La storia non è solo scritta sui libri; spesso riposa tra le mura della nostra casa e soprattutto nella memoria di chi fa parte della nostra famiglia e magari tiene per sé quello che crede non importi a nessuno, fatti troppo lontani, forse troppo dolorosi da ricordare.
Il ragazzo con il libro sotto il braccio, opera prima del giovane regista Simone Menin, prodotto da Wow Tapes ed in onda su History Channel (411 di Sky) il 28 agosto alle 21.50, non è solo la ricostruzione delle vicende di Nildo Menin, uno delle migliaia degli IMI (Internati Militari Italiani) costretto a lavorare per la Germania nazista alla fine della seconda guerra mondiale, ma è soprattutto la storia di un nipote che crede di conoscere tutto della vita del nonno e che invece scopre che il suo passato più remoto gli è del tutto sconosciuto e che il tempo che resta per scoprirlo e per farselo raccontare, è poco.
Racconta Simone Menin: "Sapevo che il nonno Nildo era stato un carabiniere in gioventù, che aveva vissuto gli anni della bonifica della palude pontina e del regime fascista, ma non come fosse finito in Germania e perché fosse stato prigioniero. Anche mio padre ne sapeva poco o nulla, perché di questi argomenti non si era mai parlato in famiglia. Un giorno il nonno mi disse di avere un diario che aveva scritto durante la prigionia, lo fece leggere a me per primo. Ho iniziato così a studiare la storia degli IMI, mettendo in relazione le storie scritte da Nildo con le testimonianze storiche di altri sopravvissuti; si è aperto per me un mondo nuovo, e ho iniziato a scoprire una storia invisibile che per troppo tempo era rimasta nascosta e che doveva essere raccontata. Nonno è scomparso poche settimane dopo aver visto insieme a me il documentario, come se avesse sentito che, una volta rivista tutta la sua vita e averla affidata alla mia memoria, abbia sentito di potersene andare, a 98 anni.

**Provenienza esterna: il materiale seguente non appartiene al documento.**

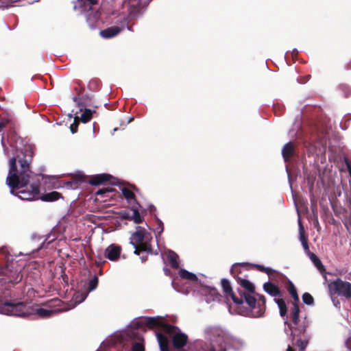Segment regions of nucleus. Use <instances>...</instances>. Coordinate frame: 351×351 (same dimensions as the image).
I'll list each match as a JSON object with an SVG mask.
<instances>
[{
    "label": "nucleus",
    "mask_w": 351,
    "mask_h": 351,
    "mask_svg": "<svg viewBox=\"0 0 351 351\" xmlns=\"http://www.w3.org/2000/svg\"><path fill=\"white\" fill-rule=\"evenodd\" d=\"M310 78H311V75H305V76L300 77L298 79V82L300 84H305L306 82H308Z\"/></svg>",
    "instance_id": "obj_42"
},
{
    "label": "nucleus",
    "mask_w": 351,
    "mask_h": 351,
    "mask_svg": "<svg viewBox=\"0 0 351 351\" xmlns=\"http://www.w3.org/2000/svg\"><path fill=\"white\" fill-rule=\"evenodd\" d=\"M243 298L247 306H243V316L252 317H263L265 311V298L258 295V301L251 294H243Z\"/></svg>",
    "instance_id": "obj_8"
},
{
    "label": "nucleus",
    "mask_w": 351,
    "mask_h": 351,
    "mask_svg": "<svg viewBox=\"0 0 351 351\" xmlns=\"http://www.w3.org/2000/svg\"><path fill=\"white\" fill-rule=\"evenodd\" d=\"M110 192V191H108L106 189H99L96 192V194L97 195H104L105 193Z\"/></svg>",
    "instance_id": "obj_45"
},
{
    "label": "nucleus",
    "mask_w": 351,
    "mask_h": 351,
    "mask_svg": "<svg viewBox=\"0 0 351 351\" xmlns=\"http://www.w3.org/2000/svg\"><path fill=\"white\" fill-rule=\"evenodd\" d=\"M122 28L118 26H112L108 27L100 32V36L104 38H111L118 35L121 31Z\"/></svg>",
    "instance_id": "obj_18"
},
{
    "label": "nucleus",
    "mask_w": 351,
    "mask_h": 351,
    "mask_svg": "<svg viewBox=\"0 0 351 351\" xmlns=\"http://www.w3.org/2000/svg\"><path fill=\"white\" fill-rule=\"evenodd\" d=\"M33 240H42L41 244L40 247L38 248V250H40V248L43 247L47 241H48L47 245L50 244L52 241L56 239V237L55 235H53L52 233H49L46 234L45 237H37V236H33L32 237Z\"/></svg>",
    "instance_id": "obj_24"
},
{
    "label": "nucleus",
    "mask_w": 351,
    "mask_h": 351,
    "mask_svg": "<svg viewBox=\"0 0 351 351\" xmlns=\"http://www.w3.org/2000/svg\"><path fill=\"white\" fill-rule=\"evenodd\" d=\"M104 346H106V344L103 343L97 351H103V347Z\"/></svg>",
    "instance_id": "obj_48"
},
{
    "label": "nucleus",
    "mask_w": 351,
    "mask_h": 351,
    "mask_svg": "<svg viewBox=\"0 0 351 351\" xmlns=\"http://www.w3.org/2000/svg\"><path fill=\"white\" fill-rule=\"evenodd\" d=\"M350 120H351V114H345L344 117H343L342 121L341 122V127L343 130L347 129L348 126L346 125V122Z\"/></svg>",
    "instance_id": "obj_40"
},
{
    "label": "nucleus",
    "mask_w": 351,
    "mask_h": 351,
    "mask_svg": "<svg viewBox=\"0 0 351 351\" xmlns=\"http://www.w3.org/2000/svg\"><path fill=\"white\" fill-rule=\"evenodd\" d=\"M243 288L246 289L250 293H253L255 289L254 285L250 281L245 279H243Z\"/></svg>",
    "instance_id": "obj_36"
},
{
    "label": "nucleus",
    "mask_w": 351,
    "mask_h": 351,
    "mask_svg": "<svg viewBox=\"0 0 351 351\" xmlns=\"http://www.w3.org/2000/svg\"><path fill=\"white\" fill-rule=\"evenodd\" d=\"M164 272H165V274L167 275V276H169L170 275V270L167 268H164Z\"/></svg>",
    "instance_id": "obj_47"
},
{
    "label": "nucleus",
    "mask_w": 351,
    "mask_h": 351,
    "mask_svg": "<svg viewBox=\"0 0 351 351\" xmlns=\"http://www.w3.org/2000/svg\"><path fill=\"white\" fill-rule=\"evenodd\" d=\"M123 6L127 9L129 16L134 18L140 13L145 4L142 0H125Z\"/></svg>",
    "instance_id": "obj_13"
},
{
    "label": "nucleus",
    "mask_w": 351,
    "mask_h": 351,
    "mask_svg": "<svg viewBox=\"0 0 351 351\" xmlns=\"http://www.w3.org/2000/svg\"><path fill=\"white\" fill-rule=\"evenodd\" d=\"M308 341L306 340V339H298L296 343H295V346L299 348V351H304L305 350V348H306V346H308ZM287 351H294L293 349L290 346H289L288 348H287Z\"/></svg>",
    "instance_id": "obj_31"
},
{
    "label": "nucleus",
    "mask_w": 351,
    "mask_h": 351,
    "mask_svg": "<svg viewBox=\"0 0 351 351\" xmlns=\"http://www.w3.org/2000/svg\"><path fill=\"white\" fill-rule=\"evenodd\" d=\"M156 221H157V227L156 228V230L157 233H156V237L157 238L158 235L160 234L163 232L164 227H163V223L161 220H160L159 219H156Z\"/></svg>",
    "instance_id": "obj_38"
},
{
    "label": "nucleus",
    "mask_w": 351,
    "mask_h": 351,
    "mask_svg": "<svg viewBox=\"0 0 351 351\" xmlns=\"http://www.w3.org/2000/svg\"><path fill=\"white\" fill-rule=\"evenodd\" d=\"M59 311V309H46L44 308H38L36 310V314L41 317H50L54 313Z\"/></svg>",
    "instance_id": "obj_29"
},
{
    "label": "nucleus",
    "mask_w": 351,
    "mask_h": 351,
    "mask_svg": "<svg viewBox=\"0 0 351 351\" xmlns=\"http://www.w3.org/2000/svg\"><path fill=\"white\" fill-rule=\"evenodd\" d=\"M234 342V338L222 328L209 326L204 330V339L194 341L188 351H226Z\"/></svg>",
    "instance_id": "obj_3"
},
{
    "label": "nucleus",
    "mask_w": 351,
    "mask_h": 351,
    "mask_svg": "<svg viewBox=\"0 0 351 351\" xmlns=\"http://www.w3.org/2000/svg\"><path fill=\"white\" fill-rule=\"evenodd\" d=\"M178 274L181 279L187 280L190 283H192L196 287L195 289H197L199 287V285H201L195 274L189 272L184 269H180Z\"/></svg>",
    "instance_id": "obj_17"
},
{
    "label": "nucleus",
    "mask_w": 351,
    "mask_h": 351,
    "mask_svg": "<svg viewBox=\"0 0 351 351\" xmlns=\"http://www.w3.org/2000/svg\"><path fill=\"white\" fill-rule=\"evenodd\" d=\"M298 224H299L300 241H301L304 250L308 254V252H310L309 248H308V245L307 241L304 236L305 231H304V228L303 226L302 225L299 213H298Z\"/></svg>",
    "instance_id": "obj_19"
},
{
    "label": "nucleus",
    "mask_w": 351,
    "mask_h": 351,
    "mask_svg": "<svg viewBox=\"0 0 351 351\" xmlns=\"http://www.w3.org/2000/svg\"><path fill=\"white\" fill-rule=\"evenodd\" d=\"M98 0H77L75 2L73 9L80 14H85L86 21L93 28L99 18L100 14L95 8Z\"/></svg>",
    "instance_id": "obj_9"
},
{
    "label": "nucleus",
    "mask_w": 351,
    "mask_h": 351,
    "mask_svg": "<svg viewBox=\"0 0 351 351\" xmlns=\"http://www.w3.org/2000/svg\"><path fill=\"white\" fill-rule=\"evenodd\" d=\"M131 207V210L132 213H130L128 211H123L121 213V217L123 219H129L133 221L135 223H140L143 221V217L139 213V207L140 205L138 204H136L132 205Z\"/></svg>",
    "instance_id": "obj_14"
},
{
    "label": "nucleus",
    "mask_w": 351,
    "mask_h": 351,
    "mask_svg": "<svg viewBox=\"0 0 351 351\" xmlns=\"http://www.w3.org/2000/svg\"><path fill=\"white\" fill-rule=\"evenodd\" d=\"M264 291L271 296L277 297L280 295V291L277 286L270 282L264 283Z\"/></svg>",
    "instance_id": "obj_20"
},
{
    "label": "nucleus",
    "mask_w": 351,
    "mask_h": 351,
    "mask_svg": "<svg viewBox=\"0 0 351 351\" xmlns=\"http://www.w3.org/2000/svg\"><path fill=\"white\" fill-rule=\"evenodd\" d=\"M141 258L142 259V262H143L145 261V258L143 256L141 257Z\"/></svg>",
    "instance_id": "obj_52"
},
{
    "label": "nucleus",
    "mask_w": 351,
    "mask_h": 351,
    "mask_svg": "<svg viewBox=\"0 0 351 351\" xmlns=\"http://www.w3.org/2000/svg\"><path fill=\"white\" fill-rule=\"evenodd\" d=\"M133 120H134V117H131L129 118L128 123H129L132 122Z\"/></svg>",
    "instance_id": "obj_50"
},
{
    "label": "nucleus",
    "mask_w": 351,
    "mask_h": 351,
    "mask_svg": "<svg viewBox=\"0 0 351 351\" xmlns=\"http://www.w3.org/2000/svg\"><path fill=\"white\" fill-rule=\"evenodd\" d=\"M69 118H72L73 117V114H69Z\"/></svg>",
    "instance_id": "obj_51"
},
{
    "label": "nucleus",
    "mask_w": 351,
    "mask_h": 351,
    "mask_svg": "<svg viewBox=\"0 0 351 351\" xmlns=\"http://www.w3.org/2000/svg\"><path fill=\"white\" fill-rule=\"evenodd\" d=\"M87 292H77L74 294L73 300L75 304H80L85 300V299L87 298Z\"/></svg>",
    "instance_id": "obj_32"
},
{
    "label": "nucleus",
    "mask_w": 351,
    "mask_h": 351,
    "mask_svg": "<svg viewBox=\"0 0 351 351\" xmlns=\"http://www.w3.org/2000/svg\"><path fill=\"white\" fill-rule=\"evenodd\" d=\"M303 302L307 305H313L314 303V299L313 296L308 293H304L302 295Z\"/></svg>",
    "instance_id": "obj_33"
},
{
    "label": "nucleus",
    "mask_w": 351,
    "mask_h": 351,
    "mask_svg": "<svg viewBox=\"0 0 351 351\" xmlns=\"http://www.w3.org/2000/svg\"><path fill=\"white\" fill-rule=\"evenodd\" d=\"M0 252L1 253V256L3 258H6L7 255L8 254V252L5 247L0 248Z\"/></svg>",
    "instance_id": "obj_44"
},
{
    "label": "nucleus",
    "mask_w": 351,
    "mask_h": 351,
    "mask_svg": "<svg viewBox=\"0 0 351 351\" xmlns=\"http://www.w3.org/2000/svg\"><path fill=\"white\" fill-rule=\"evenodd\" d=\"M101 86V81L99 79H92L88 84L89 88H99Z\"/></svg>",
    "instance_id": "obj_39"
},
{
    "label": "nucleus",
    "mask_w": 351,
    "mask_h": 351,
    "mask_svg": "<svg viewBox=\"0 0 351 351\" xmlns=\"http://www.w3.org/2000/svg\"><path fill=\"white\" fill-rule=\"evenodd\" d=\"M322 132L324 133V140H322V145H326V140L329 138V132L327 130L322 131Z\"/></svg>",
    "instance_id": "obj_43"
},
{
    "label": "nucleus",
    "mask_w": 351,
    "mask_h": 351,
    "mask_svg": "<svg viewBox=\"0 0 351 351\" xmlns=\"http://www.w3.org/2000/svg\"><path fill=\"white\" fill-rule=\"evenodd\" d=\"M194 292H197L204 297V300L208 304L219 300V294L217 290L210 287L201 285L197 289L194 290Z\"/></svg>",
    "instance_id": "obj_12"
},
{
    "label": "nucleus",
    "mask_w": 351,
    "mask_h": 351,
    "mask_svg": "<svg viewBox=\"0 0 351 351\" xmlns=\"http://www.w3.org/2000/svg\"><path fill=\"white\" fill-rule=\"evenodd\" d=\"M178 279L176 278H174L173 280H172V286L173 287V288L178 292H181V293H189V290L188 289L189 286H187L186 288V290H184V289H182V288H180L178 287V282H177Z\"/></svg>",
    "instance_id": "obj_35"
},
{
    "label": "nucleus",
    "mask_w": 351,
    "mask_h": 351,
    "mask_svg": "<svg viewBox=\"0 0 351 351\" xmlns=\"http://www.w3.org/2000/svg\"><path fill=\"white\" fill-rule=\"evenodd\" d=\"M121 193L130 206L134 204H138L136 202L134 193L129 188L123 187L121 189Z\"/></svg>",
    "instance_id": "obj_22"
},
{
    "label": "nucleus",
    "mask_w": 351,
    "mask_h": 351,
    "mask_svg": "<svg viewBox=\"0 0 351 351\" xmlns=\"http://www.w3.org/2000/svg\"><path fill=\"white\" fill-rule=\"evenodd\" d=\"M330 287L335 292L346 298H351V284L348 282L337 279L330 285Z\"/></svg>",
    "instance_id": "obj_11"
},
{
    "label": "nucleus",
    "mask_w": 351,
    "mask_h": 351,
    "mask_svg": "<svg viewBox=\"0 0 351 351\" xmlns=\"http://www.w3.org/2000/svg\"><path fill=\"white\" fill-rule=\"evenodd\" d=\"M97 285H98V278L97 276H94V278H92L88 283V292L95 290L97 288Z\"/></svg>",
    "instance_id": "obj_34"
},
{
    "label": "nucleus",
    "mask_w": 351,
    "mask_h": 351,
    "mask_svg": "<svg viewBox=\"0 0 351 351\" xmlns=\"http://www.w3.org/2000/svg\"><path fill=\"white\" fill-rule=\"evenodd\" d=\"M22 279L18 269L14 267L12 263H8L5 267H0V283H18ZM10 295L7 287L1 285L0 287V313L5 315L25 317L27 315L26 306L22 302L12 303L5 298Z\"/></svg>",
    "instance_id": "obj_2"
},
{
    "label": "nucleus",
    "mask_w": 351,
    "mask_h": 351,
    "mask_svg": "<svg viewBox=\"0 0 351 351\" xmlns=\"http://www.w3.org/2000/svg\"><path fill=\"white\" fill-rule=\"evenodd\" d=\"M160 324L155 326V328H160L167 332L168 337L161 333H157V339L160 351H169L170 340L171 339L173 348L180 350L182 349L187 343L188 337L182 332L179 328L173 326L162 322L163 317L160 316Z\"/></svg>",
    "instance_id": "obj_5"
},
{
    "label": "nucleus",
    "mask_w": 351,
    "mask_h": 351,
    "mask_svg": "<svg viewBox=\"0 0 351 351\" xmlns=\"http://www.w3.org/2000/svg\"><path fill=\"white\" fill-rule=\"evenodd\" d=\"M1 258H4L2 256ZM5 258L9 259V257L7 256Z\"/></svg>",
    "instance_id": "obj_55"
},
{
    "label": "nucleus",
    "mask_w": 351,
    "mask_h": 351,
    "mask_svg": "<svg viewBox=\"0 0 351 351\" xmlns=\"http://www.w3.org/2000/svg\"><path fill=\"white\" fill-rule=\"evenodd\" d=\"M333 303H334L335 306L337 307L339 305V302L338 301L335 302V300H333Z\"/></svg>",
    "instance_id": "obj_49"
},
{
    "label": "nucleus",
    "mask_w": 351,
    "mask_h": 351,
    "mask_svg": "<svg viewBox=\"0 0 351 351\" xmlns=\"http://www.w3.org/2000/svg\"><path fill=\"white\" fill-rule=\"evenodd\" d=\"M256 267H258L259 271H264L266 274H267L268 275L271 274L272 272L274 271V270L272 269L269 268V267H265L262 265H257Z\"/></svg>",
    "instance_id": "obj_41"
},
{
    "label": "nucleus",
    "mask_w": 351,
    "mask_h": 351,
    "mask_svg": "<svg viewBox=\"0 0 351 351\" xmlns=\"http://www.w3.org/2000/svg\"><path fill=\"white\" fill-rule=\"evenodd\" d=\"M79 117L77 116H75L74 117V121H73V123H72L71 125H70V130H71V132L74 134V133H76L77 131V126H78V123H79Z\"/></svg>",
    "instance_id": "obj_37"
},
{
    "label": "nucleus",
    "mask_w": 351,
    "mask_h": 351,
    "mask_svg": "<svg viewBox=\"0 0 351 351\" xmlns=\"http://www.w3.org/2000/svg\"><path fill=\"white\" fill-rule=\"evenodd\" d=\"M73 100L76 103L79 107L80 111H82L84 108L87 106H93L97 108V105H94L93 101V96L88 95H82L81 96H73Z\"/></svg>",
    "instance_id": "obj_15"
},
{
    "label": "nucleus",
    "mask_w": 351,
    "mask_h": 351,
    "mask_svg": "<svg viewBox=\"0 0 351 351\" xmlns=\"http://www.w3.org/2000/svg\"><path fill=\"white\" fill-rule=\"evenodd\" d=\"M346 345L348 348L351 350V342H350V339H348V340L346 341Z\"/></svg>",
    "instance_id": "obj_46"
},
{
    "label": "nucleus",
    "mask_w": 351,
    "mask_h": 351,
    "mask_svg": "<svg viewBox=\"0 0 351 351\" xmlns=\"http://www.w3.org/2000/svg\"><path fill=\"white\" fill-rule=\"evenodd\" d=\"M347 90H348L347 92H348V93H350V89H347Z\"/></svg>",
    "instance_id": "obj_53"
},
{
    "label": "nucleus",
    "mask_w": 351,
    "mask_h": 351,
    "mask_svg": "<svg viewBox=\"0 0 351 351\" xmlns=\"http://www.w3.org/2000/svg\"><path fill=\"white\" fill-rule=\"evenodd\" d=\"M241 272V263H237L232 265L230 269V273L232 276L235 278L237 283L241 285V279L239 277V274Z\"/></svg>",
    "instance_id": "obj_26"
},
{
    "label": "nucleus",
    "mask_w": 351,
    "mask_h": 351,
    "mask_svg": "<svg viewBox=\"0 0 351 351\" xmlns=\"http://www.w3.org/2000/svg\"><path fill=\"white\" fill-rule=\"evenodd\" d=\"M275 302L278 304L281 317H285L287 314V306L283 299H274Z\"/></svg>",
    "instance_id": "obj_30"
},
{
    "label": "nucleus",
    "mask_w": 351,
    "mask_h": 351,
    "mask_svg": "<svg viewBox=\"0 0 351 351\" xmlns=\"http://www.w3.org/2000/svg\"><path fill=\"white\" fill-rule=\"evenodd\" d=\"M289 182H291V181H290V180H289ZM290 186H292V184H291V183H290Z\"/></svg>",
    "instance_id": "obj_56"
},
{
    "label": "nucleus",
    "mask_w": 351,
    "mask_h": 351,
    "mask_svg": "<svg viewBox=\"0 0 351 351\" xmlns=\"http://www.w3.org/2000/svg\"><path fill=\"white\" fill-rule=\"evenodd\" d=\"M308 256L311 261L313 263L317 269L320 271L323 272L324 271V267L322 265L319 258L313 253L308 252Z\"/></svg>",
    "instance_id": "obj_28"
},
{
    "label": "nucleus",
    "mask_w": 351,
    "mask_h": 351,
    "mask_svg": "<svg viewBox=\"0 0 351 351\" xmlns=\"http://www.w3.org/2000/svg\"><path fill=\"white\" fill-rule=\"evenodd\" d=\"M288 291L294 300L293 306L290 310V317L291 323L289 324L287 321L285 324L287 326L285 328V332L290 336H298L304 333L308 326L306 317H300V308L298 306L299 297L294 285L289 282Z\"/></svg>",
    "instance_id": "obj_6"
},
{
    "label": "nucleus",
    "mask_w": 351,
    "mask_h": 351,
    "mask_svg": "<svg viewBox=\"0 0 351 351\" xmlns=\"http://www.w3.org/2000/svg\"><path fill=\"white\" fill-rule=\"evenodd\" d=\"M83 112L81 114V116L79 117V120L81 121L84 123H88L93 117L94 113L96 112L95 110H92L90 108H84Z\"/></svg>",
    "instance_id": "obj_25"
},
{
    "label": "nucleus",
    "mask_w": 351,
    "mask_h": 351,
    "mask_svg": "<svg viewBox=\"0 0 351 351\" xmlns=\"http://www.w3.org/2000/svg\"><path fill=\"white\" fill-rule=\"evenodd\" d=\"M77 83L78 86H81V84H80L79 82H77Z\"/></svg>",
    "instance_id": "obj_54"
},
{
    "label": "nucleus",
    "mask_w": 351,
    "mask_h": 351,
    "mask_svg": "<svg viewBox=\"0 0 351 351\" xmlns=\"http://www.w3.org/2000/svg\"><path fill=\"white\" fill-rule=\"evenodd\" d=\"M160 316L135 319L130 323L127 329L121 332L117 337L121 343L131 341L132 342V351H145L143 338L139 329L144 326L149 328H155V326L160 324Z\"/></svg>",
    "instance_id": "obj_4"
},
{
    "label": "nucleus",
    "mask_w": 351,
    "mask_h": 351,
    "mask_svg": "<svg viewBox=\"0 0 351 351\" xmlns=\"http://www.w3.org/2000/svg\"><path fill=\"white\" fill-rule=\"evenodd\" d=\"M173 268L178 269L179 267V257L177 254L171 250H169L165 258Z\"/></svg>",
    "instance_id": "obj_23"
},
{
    "label": "nucleus",
    "mask_w": 351,
    "mask_h": 351,
    "mask_svg": "<svg viewBox=\"0 0 351 351\" xmlns=\"http://www.w3.org/2000/svg\"><path fill=\"white\" fill-rule=\"evenodd\" d=\"M294 154V147L293 144L289 142L287 143L282 150V154L285 161L288 160Z\"/></svg>",
    "instance_id": "obj_27"
},
{
    "label": "nucleus",
    "mask_w": 351,
    "mask_h": 351,
    "mask_svg": "<svg viewBox=\"0 0 351 351\" xmlns=\"http://www.w3.org/2000/svg\"><path fill=\"white\" fill-rule=\"evenodd\" d=\"M221 285L227 300L230 313L241 315V299L235 295L230 281L226 278H223L221 280Z\"/></svg>",
    "instance_id": "obj_10"
},
{
    "label": "nucleus",
    "mask_w": 351,
    "mask_h": 351,
    "mask_svg": "<svg viewBox=\"0 0 351 351\" xmlns=\"http://www.w3.org/2000/svg\"><path fill=\"white\" fill-rule=\"evenodd\" d=\"M152 240L151 233L144 228L136 226V230L130 237V243L134 247V254H139L140 252H145L152 254L150 242Z\"/></svg>",
    "instance_id": "obj_7"
},
{
    "label": "nucleus",
    "mask_w": 351,
    "mask_h": 351,
    "mask_svg": "<svg viewBox=\"0 0 351 351\" xmlns=\"http://www.w3.org/2000/svg\"><path fill=\"white\" fill-rule=\"evenodd\" d=\"M110 177L108 174H98L90 179L89 184L93 186L99 185L106 181H109Z\"/></svg>",
    "instance_id": "obj_21"
},
{
    "label": "nucleus",
    "mask_w": 351,
    "mask_h": 351,
    "mask_svg": "<svg viewBox=\"0 0 351 351\" xmlns=\"http://www.w3.org/2000/svg\"><path fill=\"white\" fill-rule=\"evenodd\" d=\"M5 155L10 157L9 171L6 184L10 188V193L22 200L34 201L41 199L45 202L58 199L61 195L52 191L40 197V182L35 181L33 173L29 169V162L33 156L32 147L24 143L21 138L16 139L15 145L6 147L4 138L1 139Z\"/></svg>",
    "instance_id": "obj_1"
},
{
    "label": "nucleus",
    "mask_w": 351,
    "mask_h": 351,
    "mask_svg": "<svg viewBox=\"0 0 351 351\" xmlns=\"http://www.w3.org/2000/svg\"><path fill=\"white\" fill-rule=\"evenodd\" d=\"M121 247L116 244L110 245L105 250V256L110 261H117L121 254Z\"/></svg>",
    "instance_id": "obj_16"
}]
</instances>
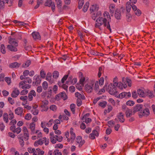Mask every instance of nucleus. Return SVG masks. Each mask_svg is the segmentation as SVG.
<instances>
[{
	"label": "nucleus",
	"instance_id": "obj_1",
	"mask_svg": "<svg viewBox=\"0 0 155 155\" xmlns=\"http://www.w3.org/2000/svg\"><path fill=\"white\" fill-rule=\"evenodd\" d=\"M103 25L106 28L109 30L110 32L111 33V29L110 28V23L109 22H106L105 18H103L101 17L97 18L96 20L95 27L98 28L100 30H101L100 26Z\"/></svg>",
	"mask_w": 155,
	"mask_h": 155
},
{
	"label": "nucleus",
	"instance_id": "obj_2",
	"mask_svg": "<svg viewBox=\"0 0 155 155\" xmlns=\"http://www.w3.org/2000/svg\"><path fill=\"white\" fill-rule=\"evenodd\" d=\"M8 42L10 45H7V48L11 51H17L18 49L16 47L18 46L17 40L15 38H11L9 39Z\"/></svg>",
	"mask_w": 155,
	"mask_h": 155
},
{
	"label": "nucleus",
	"instance_id": "obj_3",
	"mask_svg": "<svg viewBox=\"0 0 155 155\" xmlns=\"http://www.w3.org/2000/svg\"><path fill=\"white\" fill-rule=\"evenodd\" d=\"M108 86V89L109 93L111 95H114L116 96L118 94L117 91L116 89V86L113 85V84H110Z\"/></svg>",
	"mask_w": 155,
	"mask_h": 155
},
{
	"label": "nucleus",
	"instance_id": "obj_4",
	"mask_svg": "<svg viewBox=\"0 0 155 155\" xmlns=\"http://www.w3.org/2000/svg\"><path fill=\"white\" fill-rule=\"evenodd\" d=\"M94 83V81H92L91 82L85 85V89L87 93H90L92 92Z\"/></svg>",
	"mask_w": 155,
	"mask_h": 155
},
{
	"label": "nucleus",
	"instance_id": "obj_5",
	"mask_svg": "<svg viewBox=\"0 0 155 155\" xmlns=\"http://www.w3.org/2000/svg\"><path fill=\"white\" fill-rule=\"evenodd\" d=\"M143 111H140L138 113V114L140 118H141L143 116L147 117L149 116L150 114V111L148 108H143Z\"/></svg>",
	"mask_w": 155,
	"mask_h": 155
},
{
	"label": "nucleus",
	"instance_id": "obj_6",
	"mask_svg": "<svg viewBox=\"0 0 155 155\" xmlns=\"http://www.w3.org/2000/svg\"><path fill=\"white\" fill-rule=\"evenodd\" d=\"M143 105L142 104H138L134 107L133 110V113L134 114L136 112L140 111H142V109H143Z\"/></svg>",
	"mask_w": 155,
	"mask_h": 155
},
{
	"label": "nucleus",
	"instance_id": "obj_7",
	"mask_svg": "<svg viewBox=\"0 0 155 155\" xmlns=\"http://www.w3.org/2000/svg\"><path fill=\"white\" fill-rule=\"evenodd\" d=\"M145 97L147 96L150 98H153L154 96L153 91L148 89H147L145 91Z\"/></svg>",
	"mask_w": 155,
	"mask_h": 155
},
{
	"label": "nucleus",
	"instance_id": "obj_8",
	"mask_svg": "<svg viewBox=\"0 0 155 155\" xmlns=\"http://www.w3.org/2000/svg\"><path fill=\"white\" fill-rule=\"evenodd\" d=\"M20 91L17 88H15L13 91L11 95L12 97L13 98H16L19 94Z\"/></svg>",
	"mask_w": 155,
	"mask_h": 155
},
{
	"label": "nucleus",
	"instance_id": "obj_9",
	"mask_svg": "<svg viewBox=\"0 0 155 155\" xmlns=\"http://www.w3.org/2000/svg\"><path fill=\"white\" fill-rule=\"evenodd\" d=\"M132 9L134 11L135 14L138 16H140L141 14V12L140 10L137 8L136 5H133L132 6Z\"/></svg>",
	"mask_w": 155,
	"mask_h": 155
},
{
	"label": "nucleus",
	"instance_id": "obj_10",
	"mask_svg": "<svg viewBox=\"0 0 155 155\" xmlns=\"http://www.w3.org/2000/svg\"><path fill=\"white\" fill-rule=\"evenodd\" d=\"M33 96L35 97L36 93L35 91L34 90H31L28 93V99L29 101H31L33 100Z\"/></svg>",
	"mask_w": 155,
	"mask_h": 155
},
{
	"label": "nucleus",
	"instance_id": "obj_11",
	"mask_svg": "<svg viewBox=\"0 0 155 155\" xmlns=\"http://www.w3.org/2000/svg\"><path fill=\"white\" fill-rule=\"evenodd\" d=\"M77 142L79 144V147H81L84 143L85 140H82V137L81 136H78L76 138Z\"/></svg>",
	"mask_w": 155,
	"mask_h": 155
},
{
	"label": "nucleus",
	"instance_id": "obj_12",
	"mask_svg": "<svg viewBox=\"0 0 155 155\" xmlns=\"http://www.w3.org/2000/svg\"><path fill=\"white\" fill-rule=\"evenodd\" d=\"M103 18H105L106 19V22H110L111 21V18L109 14V13L107 12H105L103 14Z\"/></svg>",
	"mask_w": 155,
	"mask_h": 155
},
{
	"label": "nucleus",
	"instance_id": "obj_13",
	"mask_svg": "<svg viewBox=\"0 0 155 155\" xmlns=\"http://www.w3.org/2000/svg\"><path fill=\"white\" fill-rule=\"evenodd\" d=\"M101 11H98L95 13H92L91 15V17L94 20H95L96 18H99L101 17Z\"/></svg>",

Simone, grazie al racconto del nonno davanti alla telecamera e al suo diario di prigionia, ha scoperto la storia di un ragazzo veneto di 19 anni del secolo scorso che ha partecipato alla bonifica della palude pontina, poi strappato dalla sua vita e costretto ai lavori forzati in Germania nelle condizioni più umilianti; il suo diario, nascosto per decenni, gli ha rivelato la tenacia del nonno che, anche sotto ai bombardamenti, ha continuato imperterrito a scrivere le sue memorie, l'arma più potente contro chi voleva togliergli la sua umanità. Nildo racconta in video e nel suo diario la vita da internato, la lotta quotidiana per sopravvivere, la bizzarra società alternativa che si crea all'interno del campo, ogni singolo bombardamento, ogni volta che riesce a procurarsi un pezzo di pane in più.
Il documentario - prodotto dalla Wow Tapes di Simone Menin e dei soci Fabio Reitano, Giuseppe Lombardi e Chiara Sardelli - ha il sapore speciale delle riprese fatte in casa, con i rumori e le voci di fondo e lo stile informale che rappresenta lo spirito di un dialogo tra due generazioni che sembrano oggi lontanissime, ma che cercano un punto di incontro.